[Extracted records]
◇ ◇ ◇
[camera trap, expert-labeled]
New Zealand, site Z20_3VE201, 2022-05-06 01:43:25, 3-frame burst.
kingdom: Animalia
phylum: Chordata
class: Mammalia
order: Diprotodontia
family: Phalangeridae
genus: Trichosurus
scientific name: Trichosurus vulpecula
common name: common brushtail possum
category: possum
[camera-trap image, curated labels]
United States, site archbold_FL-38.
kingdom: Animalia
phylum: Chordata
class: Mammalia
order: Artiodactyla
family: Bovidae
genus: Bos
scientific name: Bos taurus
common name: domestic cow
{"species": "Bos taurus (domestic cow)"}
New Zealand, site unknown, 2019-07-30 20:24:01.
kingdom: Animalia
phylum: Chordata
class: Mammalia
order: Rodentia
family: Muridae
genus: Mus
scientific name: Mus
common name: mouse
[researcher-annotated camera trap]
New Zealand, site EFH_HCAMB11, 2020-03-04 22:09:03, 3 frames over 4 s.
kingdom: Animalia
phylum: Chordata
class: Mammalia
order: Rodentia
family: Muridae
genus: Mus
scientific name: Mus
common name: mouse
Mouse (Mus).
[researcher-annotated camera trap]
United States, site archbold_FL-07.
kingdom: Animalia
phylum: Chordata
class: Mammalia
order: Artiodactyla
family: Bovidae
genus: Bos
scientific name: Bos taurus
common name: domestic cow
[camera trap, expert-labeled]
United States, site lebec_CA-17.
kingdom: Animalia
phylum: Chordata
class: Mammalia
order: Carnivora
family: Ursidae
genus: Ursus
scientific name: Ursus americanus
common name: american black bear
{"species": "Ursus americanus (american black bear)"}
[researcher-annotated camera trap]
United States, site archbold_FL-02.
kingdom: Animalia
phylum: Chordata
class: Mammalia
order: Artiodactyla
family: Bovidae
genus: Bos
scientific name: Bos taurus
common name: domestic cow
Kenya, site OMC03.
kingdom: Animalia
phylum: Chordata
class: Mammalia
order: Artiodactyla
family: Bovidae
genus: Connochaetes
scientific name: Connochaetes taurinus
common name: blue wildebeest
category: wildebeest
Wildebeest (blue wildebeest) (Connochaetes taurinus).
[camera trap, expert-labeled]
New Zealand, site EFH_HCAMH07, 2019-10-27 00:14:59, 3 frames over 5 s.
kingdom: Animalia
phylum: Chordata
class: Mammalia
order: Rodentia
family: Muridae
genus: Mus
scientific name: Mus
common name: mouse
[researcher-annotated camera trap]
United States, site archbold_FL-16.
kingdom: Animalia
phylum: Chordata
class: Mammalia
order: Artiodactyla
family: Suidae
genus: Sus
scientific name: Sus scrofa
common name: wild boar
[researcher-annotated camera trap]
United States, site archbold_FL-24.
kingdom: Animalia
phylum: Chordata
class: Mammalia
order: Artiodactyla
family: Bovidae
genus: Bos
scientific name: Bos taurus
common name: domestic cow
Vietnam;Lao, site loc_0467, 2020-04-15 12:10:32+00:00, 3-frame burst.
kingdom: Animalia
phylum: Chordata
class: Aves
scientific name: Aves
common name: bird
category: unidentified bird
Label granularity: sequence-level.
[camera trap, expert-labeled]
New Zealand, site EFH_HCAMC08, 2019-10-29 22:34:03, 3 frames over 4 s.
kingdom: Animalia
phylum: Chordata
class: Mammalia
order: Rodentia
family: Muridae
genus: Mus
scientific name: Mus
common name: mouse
◇ ◇ ◇
§ **WORK INSTRUCTIONS**: Every record above must be printed again exactly as it stands.

§ **WRITTEN RESPONSE**:
[camera trap, expert-labeled]
New Zealand, site Z20_3VE201, 2022-05-06 01:43:25, 3-frame burst.
kingdom: Animalia
phylum: Chordata
class: Mammalia
order: Diprotodontia
family: Phalangeridae
genus: Trichosurus
scientific name: Trichosurus vulpecula
common name: common brushtail possum
category: possum
[camera-trap image, curated labels]
United States, site archbold_FL-38.
kingdom: Animalia
phylum: Chordata
class: Mammalia
order: Artiodactyla
family: Bovidae
genus: Bos
scientific name: Bos taurus
common name: domestic cow
{"species": "Bos taurus (domestic cow)"}
New Zealand, site unknown, 2019-07-30 20:24:01.
kingdom: Animalia
phylum: Chordata
class: Mammalia
order: Rodentia
family: Muridae
genus: Mus
scientific name: Mus
common name: mouse
[researcher-annotated camera trap]
New Zealand, site EFH_HCAMB11, 2020-03-04 22:09:03, 3 frames over 4 s.
kingdom: Animalia
phylum: Chordata
class: Mammalia
order: Rodentia
family: Muridae
genus: Mus
scientific name: Mus
common name: mouse
Mouse (Mus).
[researcher-annotated camera trap]
United States, site archbold_FL-07.
kingdom: Animalia
phylum: Chordata
class: Mammalia
order: Artiodactyla
family: Bovidae
genus: Bos
scientific name: Bos taurus
common name: domestic cow
[camera trap, expert-labeled]
United States, site lebec_CA-17.
kingdom: Animalia
phylum: Chordata
class: Mammalia
order: Carnivora
family: Ursidae
genus: Ursus
scientific name: Ursus americanus
common name: american black bear
{"species": "Ursus americanus (american black bear)"}
[researcher-annotated camera trap]
United States, site archbold_FL-02.
kingdom: Animalia
phylum: Chordata
class: Mammalia
order: Artiodactyla
family: Bovidae
genus: Bos
scientific name: Bos taurus
common name: domestic cow
Kenya, site OMC03.
kingdom: Animalia
phylum: Chordata
class: Mammalia
order: Artiodactyla
family: Bovidae
genus: Connochaetes
scientific name: Connochaetes taurinus
common name: blue wildebeest
category: wildebeest
Wildebeest (blue wildebeest) (Connochaetes taurinus).
[camera trap, expert-labeled]
New Zealand, site EFH_HCAMH07, 2019-10-27 00:14:59, 3 frames over 5 s.
kingdom: Animalia
phylum: Chordata
class: Mammalia
order: Rodentia
family: Muridae
genus: Mus
scientific name: Mus
common name: mouse
[researcher-annotated camera trap]
United States, site archbold_FL-16.
kingdom: Animalia
phylum: Chordata
class: Mammalia
order: Artiodactyla
family: Suidae
genus: Sus
scientific name: Sus scrofa
common name: wild boar
[researcher-annotated camera trap]
United States, site archbold_FL-24.
kingdom: Animalia
phylum: Chordata
class: Mammalia
order: Artiodactyla
family: Bovidae
genus: Bos
scientific name: Bos taurus
common name: domestic cow
Vietnam;Lao, site loc_0467, 2020-04-15 12:10:32+00:00, 3-frame burst.
kingdom: Animalia
phylum: Chordata
class: Aves
scientific name: Aves
common name: bird
category: unidentified bird
Label granularity: sequence-level.
[camera trap, expert-labeled]
New Zealand, site EFH_HCAMC08, 2019-10-29 22:34:03, 3 frames over 4 s.
kingdom: Animalia
phylum: Chordata
class: Mammalia
order: Rodentia
family: Muridae
genus: Mus
scientific name: Mus
common name: mouse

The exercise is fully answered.